Since the birth of civilization, humans have been in competition with technology. Technological innovations have diminished the need for workers in tasks requiring physical labor, efficient repetition, and mass production because such skills are easily replaceable. Artificial Intelligence is a leap in such technology that is no longer a dream of science fiction movies. Rather, it is a true reality that threatens to change the way we interact with the world. AI recognizes our faces when we unlock our iPhones, gives us movie recommendations on our favorite streaming services, and now, with the creation of Chat GPT, AI is a student’s dream: it can write essays. Historically, the replacement of humans with machines is not an uncommon occurrence. And now - I can't help but ask, is creativity, too, a thing of the past?
Before machines, skill was valued as an attribute that could not be replicated. During the Industrial Revolution, however, the ability to put a tire on a car or sow a dress together became practically useless, as it was no longer unique. A “skilled worker” was not enough; machines were as “skilled”, and technology had raised the standard. In more recent times, the achievements of NASA’s human “computers,” whose intellect put a man on the moon, are incomparable to the mathematical and computational power of the iPhones that we hold right in our hands. Even intelligence seems to be replaceable. Now, a computer claims to generate creativity, jeopardizing abilities like programming and writing. If your talent is something that a computer can do, it’s not good enough.
As a student with access to technological resources that simplify everything from conducting research to learning a language, I suppose that I should embrace technological advancement. But quite frankly, I’m tired of technology. My dependence on the newest gadgets and gizmos has limited my practical abilities: I don’t know how to search through a library to conduct a research project, I find it difficult to study without online aids, and I can’t even hand in an assignment without internet access to Google Classroom. Is it too much to ask to be able to turn in an essay without worrying that a teacher will question whether it was written by a robot?
I fear that technology has not only limited our independence in daily functions but also undermined hard work and self-achievement. North Shore offers an introductory class called “Writing Lab'', giving ninth-graders a year of individualized instruction on how to structure creative works. But Chat GPT knows how to write an introduction, a thesis, and three body paragraphs (with citations in MLA format) in less than a minute, which is more than what some ninth-grade students can do by the end of the year.

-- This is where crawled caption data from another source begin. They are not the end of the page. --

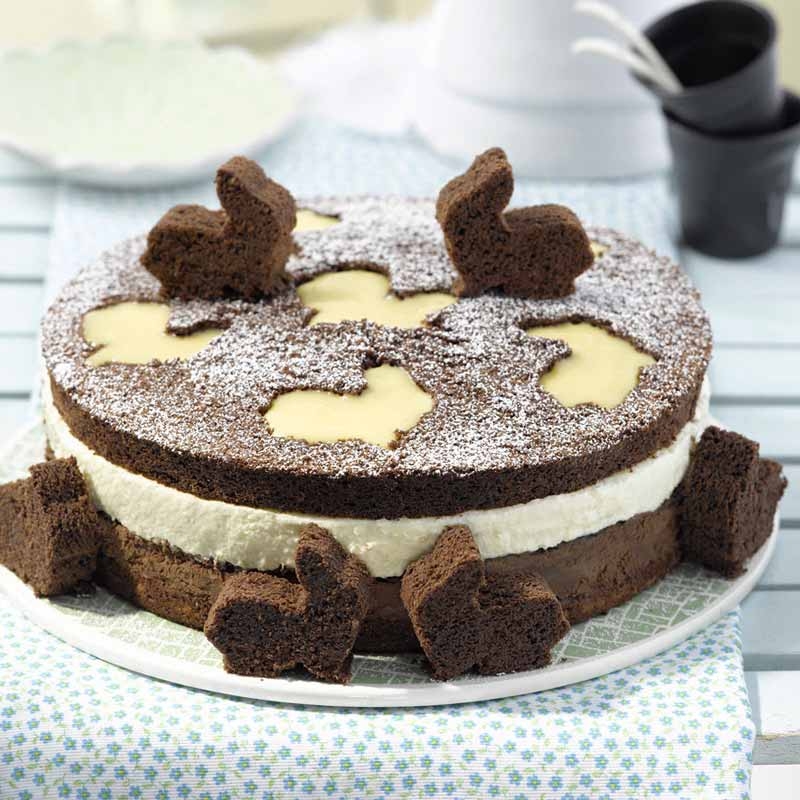 Dr. Oetker Kastenform inkl. Häschen-Ausstecher, 25 cm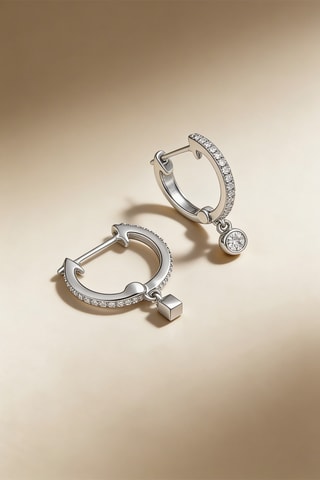 Criollas Charms - Oro blanco y diamantes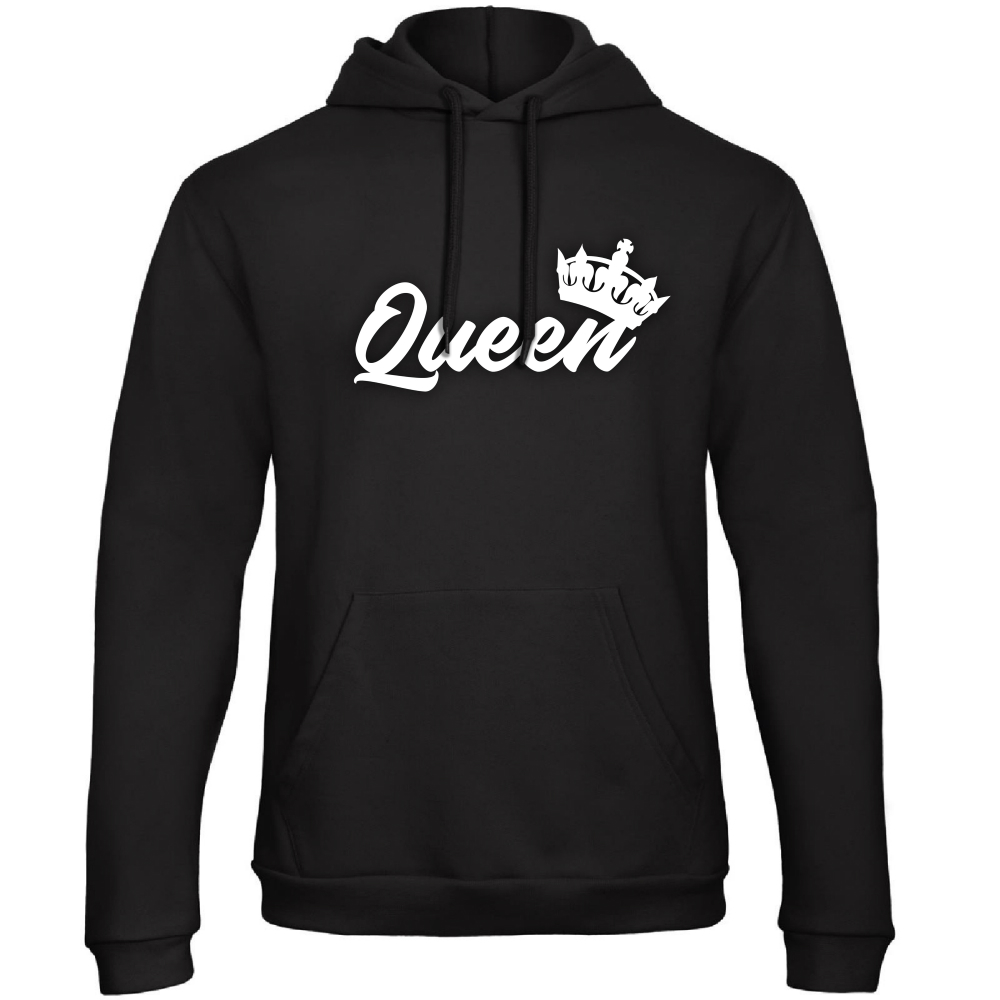 King Queen hoodie royal dames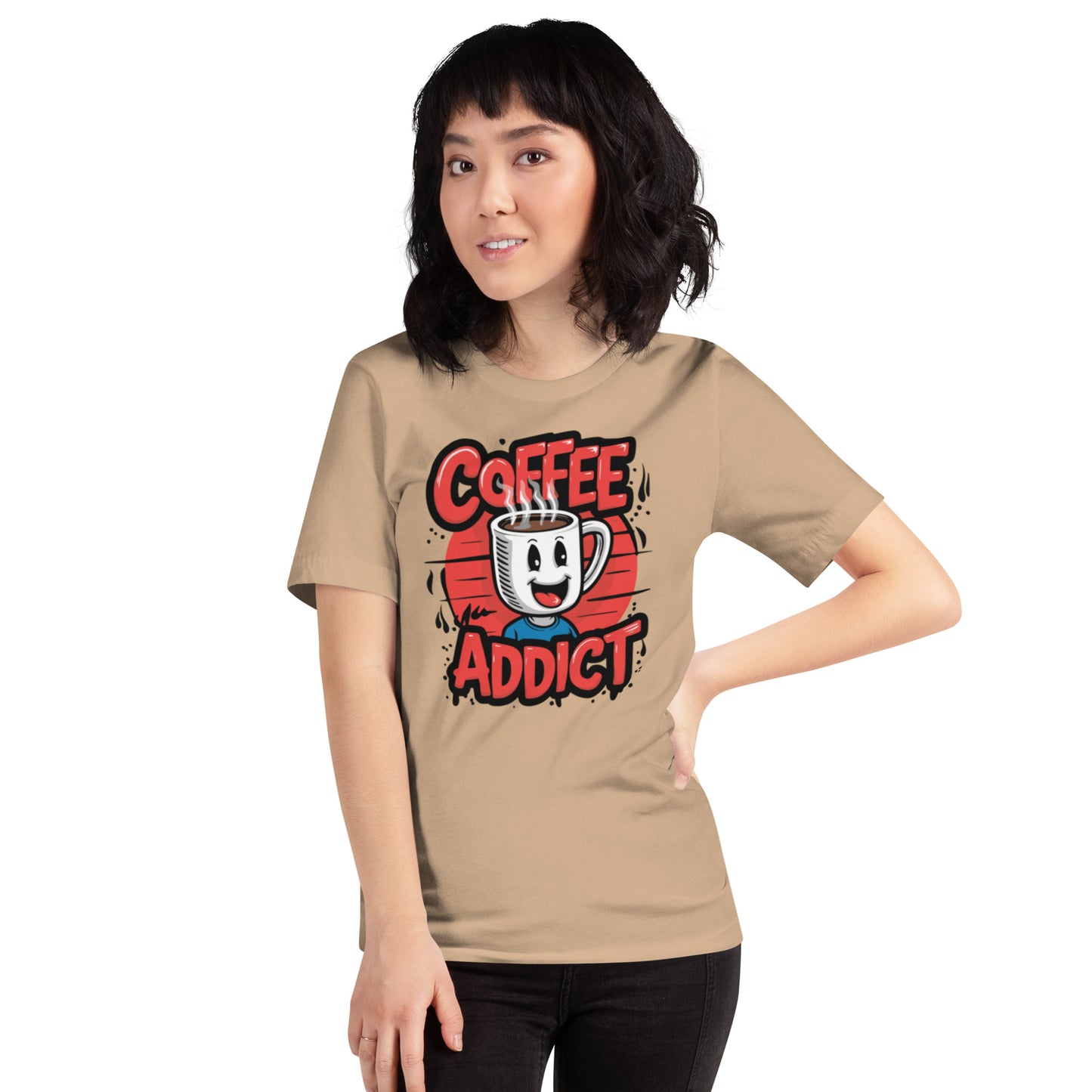 Coffee Addict Unisex t-shirt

The implications of Chat GPT range even further, into the realm of philosophy: If, supposedly, technology’s completion of creative tasks is as effortless as its completion of physical labor, does this suggest that human creativity is synthetic, predictable, and replicable by a machine? I selfishly worry about what effect this will have on my own future. Will years spent on academic achievement be devalued in an instant? And, even scarier, is every hour that I devote to my love of writing now worth no more than a quick chatbot query?
To ease my concerns, I imagine that we can learn to live in tandem with technology, not in competition with it. The true value lies in our usage of the tools at our disposal to enhance, not replace, human achievement. Let’s remember that technology is our puppet. We are still its masters.